[begin Provided data]
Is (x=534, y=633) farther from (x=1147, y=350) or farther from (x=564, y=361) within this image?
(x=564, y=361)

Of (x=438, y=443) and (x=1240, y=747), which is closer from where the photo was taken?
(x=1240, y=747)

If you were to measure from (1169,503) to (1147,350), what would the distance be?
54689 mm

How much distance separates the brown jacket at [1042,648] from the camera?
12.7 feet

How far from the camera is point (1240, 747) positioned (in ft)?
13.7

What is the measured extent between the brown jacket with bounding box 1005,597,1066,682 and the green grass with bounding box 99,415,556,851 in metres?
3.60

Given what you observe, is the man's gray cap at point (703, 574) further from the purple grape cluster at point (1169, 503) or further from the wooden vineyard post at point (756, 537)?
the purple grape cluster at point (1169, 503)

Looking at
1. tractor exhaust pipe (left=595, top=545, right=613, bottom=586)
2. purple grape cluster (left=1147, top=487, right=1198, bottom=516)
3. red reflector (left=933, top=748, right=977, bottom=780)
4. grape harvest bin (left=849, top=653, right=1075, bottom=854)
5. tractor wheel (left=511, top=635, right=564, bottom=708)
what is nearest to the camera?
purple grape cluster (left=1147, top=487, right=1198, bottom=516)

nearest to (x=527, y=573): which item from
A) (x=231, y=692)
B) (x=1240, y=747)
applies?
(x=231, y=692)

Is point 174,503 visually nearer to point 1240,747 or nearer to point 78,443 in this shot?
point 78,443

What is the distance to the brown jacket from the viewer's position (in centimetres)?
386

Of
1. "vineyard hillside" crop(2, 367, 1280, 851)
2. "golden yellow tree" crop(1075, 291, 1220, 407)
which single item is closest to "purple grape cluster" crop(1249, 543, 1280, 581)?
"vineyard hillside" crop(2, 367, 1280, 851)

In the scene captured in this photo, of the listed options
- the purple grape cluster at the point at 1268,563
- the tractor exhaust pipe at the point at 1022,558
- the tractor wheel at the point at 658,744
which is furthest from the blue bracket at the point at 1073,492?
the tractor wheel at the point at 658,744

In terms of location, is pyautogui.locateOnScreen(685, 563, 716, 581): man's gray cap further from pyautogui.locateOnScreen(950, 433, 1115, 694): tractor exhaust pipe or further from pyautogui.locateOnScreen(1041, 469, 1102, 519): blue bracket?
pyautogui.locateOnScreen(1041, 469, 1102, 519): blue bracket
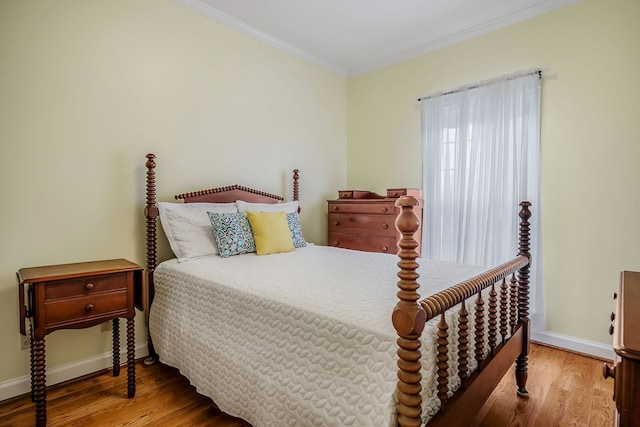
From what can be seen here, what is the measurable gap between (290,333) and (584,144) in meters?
2.54

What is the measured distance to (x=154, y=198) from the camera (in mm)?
2307

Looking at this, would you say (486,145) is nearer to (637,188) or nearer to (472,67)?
(472,67)

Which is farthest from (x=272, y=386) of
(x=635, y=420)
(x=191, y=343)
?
(x=635, y=420)

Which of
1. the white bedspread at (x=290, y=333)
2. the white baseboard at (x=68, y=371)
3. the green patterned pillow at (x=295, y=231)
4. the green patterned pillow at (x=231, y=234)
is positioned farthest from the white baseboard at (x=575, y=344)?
the white baseboard at (x=68, y=371)

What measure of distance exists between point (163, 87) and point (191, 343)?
184 cm

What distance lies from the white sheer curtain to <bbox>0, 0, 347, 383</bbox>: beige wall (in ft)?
5.30

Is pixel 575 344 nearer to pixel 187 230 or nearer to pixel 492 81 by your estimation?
pixel 492 81

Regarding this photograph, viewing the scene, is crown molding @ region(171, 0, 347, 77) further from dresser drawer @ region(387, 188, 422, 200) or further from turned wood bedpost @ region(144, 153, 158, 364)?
dresser drawer @ region(387, 188, 422, 200)

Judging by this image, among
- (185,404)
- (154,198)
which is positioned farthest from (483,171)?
(185,404)

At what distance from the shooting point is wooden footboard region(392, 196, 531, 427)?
919mm

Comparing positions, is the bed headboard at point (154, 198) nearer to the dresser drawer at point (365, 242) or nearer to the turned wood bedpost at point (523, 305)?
the dresser drawer at point (365, 242)

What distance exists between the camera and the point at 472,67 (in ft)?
9.82

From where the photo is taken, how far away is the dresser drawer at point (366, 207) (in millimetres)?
3062

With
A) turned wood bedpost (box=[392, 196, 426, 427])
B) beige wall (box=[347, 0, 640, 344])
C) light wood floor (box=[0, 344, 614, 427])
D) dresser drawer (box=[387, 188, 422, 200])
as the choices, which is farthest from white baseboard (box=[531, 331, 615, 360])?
turned wood bedpost (box=[392, 196, 426, 427])
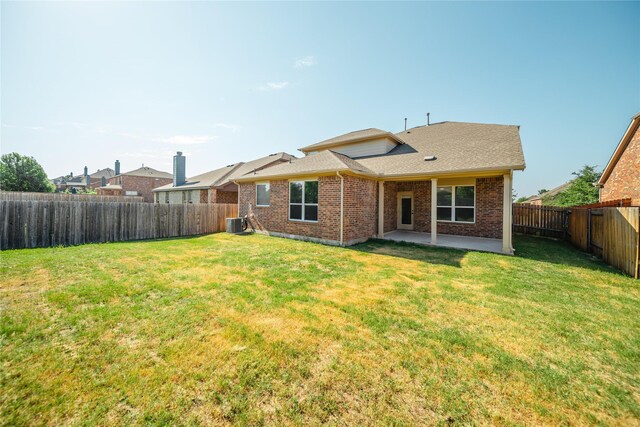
[end Provided data]
* Exercise directions *
Please rewrite the lines starting with the one containing "Judging by this image, among" and going on through the end of the listing, changing "shooting point" to "camera position" and keeping everything else the same. Leave the pictures out of your answer.

* Solution to the exercise *
Judging by this image, among
- (185,404)
- (154,198)
which is positioned farthest from (483,171)?
(185,404)

At what distance from the camera position is wooden footboard region(392, 196, 531, 427)?
919mm

Comparing positions, is the bed headboard at point (154, 198) nearer to the dresser drawer at point (365, 242) or nearer to the turned wood bedpost at point (523, 305)?
the dresser drawer at point (365, 242)

What distance exists between the camera and the point at 472,67 (in ft)?
9.82

From where the photo is taken, how far away is the dresser drawer at point (366, 207) (in millimetres)?
3062

With
A) turned wood bedpost (box=[392, 196, 426, 427])
B) beige wall (box=[347, 0, 640, 344])
C) light wood floor (box=[0, 344, 614, 427])
D) dresser drawer (box=[387, 188, 422, 200])
as the choices, which is farthest from white baseboard (box=[531, 331, 615, 360])?
turned wood bedpost (box=[392, 196, 426, 427])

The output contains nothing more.